Land of Legends Raceway
- Location: 2820 County Road 10, Canandaigua, NY, 14424
- Coordinates: 42°53′41″N 77°14′59″W﻿ / ﻿42.89472°N 77.24972°W
- Owner: Ontario County Agricultural Society
- Operator: Paul Cole
- Opened: 1953
- Former names: Canandaigua Motorsports Park, Canandaigua Speedway
- Website: www.landoflegendsraceway.com
- Length: 0.50 mi (0.8 km)
- Turns: 4

= Land of Legends Raceway =

Dirt oval in Canandaigua, New York

Land of Legends Raceway is a 1/2 mi dirt oval racing facility in the Finger Lakes Region of New York State. The track is located on and a part of the Ontario County Fairgrounds.

==Overview==
In April 1953 the Ontario County Agricultural Society approved the use of the Canandaigua Fairgrounds for auto racing. Sanctioned by the National Auto Racing Association, the opening event was held that year on Memorial Day. The venue continued to host auto racing for more than a decade before going dormant. Bub Benway, promotor of the Fulton Speedway in Central New York, revived the racetrack in 1972.

A two-year lease by Dominick Tantalo was marred by a collapse of the grandstand in 1976, injuring over 60 people. Tantalo bought in several sections of portable bleachers for the remainer of the season, but then turned his attention to re-opening the Maple Grove Speedway in Waterloo, New York.

In 1978 the track began a three-decade tenure as a flagship of DIRT Motorsports when the organization's president, Glen Donnelly, negotiated to rebuild the grandstands. Veteran promoter Jermie Corcoran then took over the Fairgrounds' lease in 2011.

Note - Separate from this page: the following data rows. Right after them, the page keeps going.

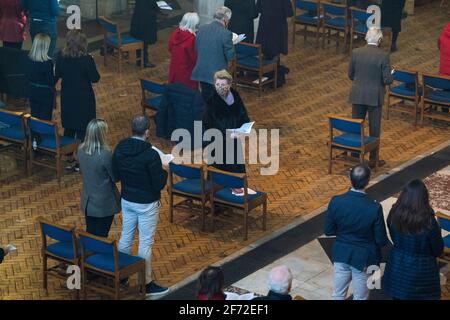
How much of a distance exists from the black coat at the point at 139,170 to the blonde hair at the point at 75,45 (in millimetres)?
3244

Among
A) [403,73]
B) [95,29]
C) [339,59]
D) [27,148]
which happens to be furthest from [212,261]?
[95,29]

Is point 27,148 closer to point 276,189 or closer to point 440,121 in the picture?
point 276,189

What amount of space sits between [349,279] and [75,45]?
519 centimetres

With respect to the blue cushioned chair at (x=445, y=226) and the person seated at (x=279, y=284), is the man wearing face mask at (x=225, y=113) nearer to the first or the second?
the blue cushioned chair at (x=445, y=226)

The facility has been promoted by Paul Cole since 2018.

==Events==
The venue hosts auto racing every Saturday evening during the summer. The track features DIRT big-block modifieds, DIRT sportsman, 305 sprint cars and street stocks.

==Incidents==
The track was the site where on August 9, 2014, NASCAR driver Tony Stewart collided with Kevin Ward, Jr., who was standing on track. Ward died from injuries sustained from the collision. The incident was investigated, with officials discovering Ward had competed while intoxicated by cannabinoids (marijuana). It led to World Racing Group, which sanctions selected races at the circuit, imposing drug testing.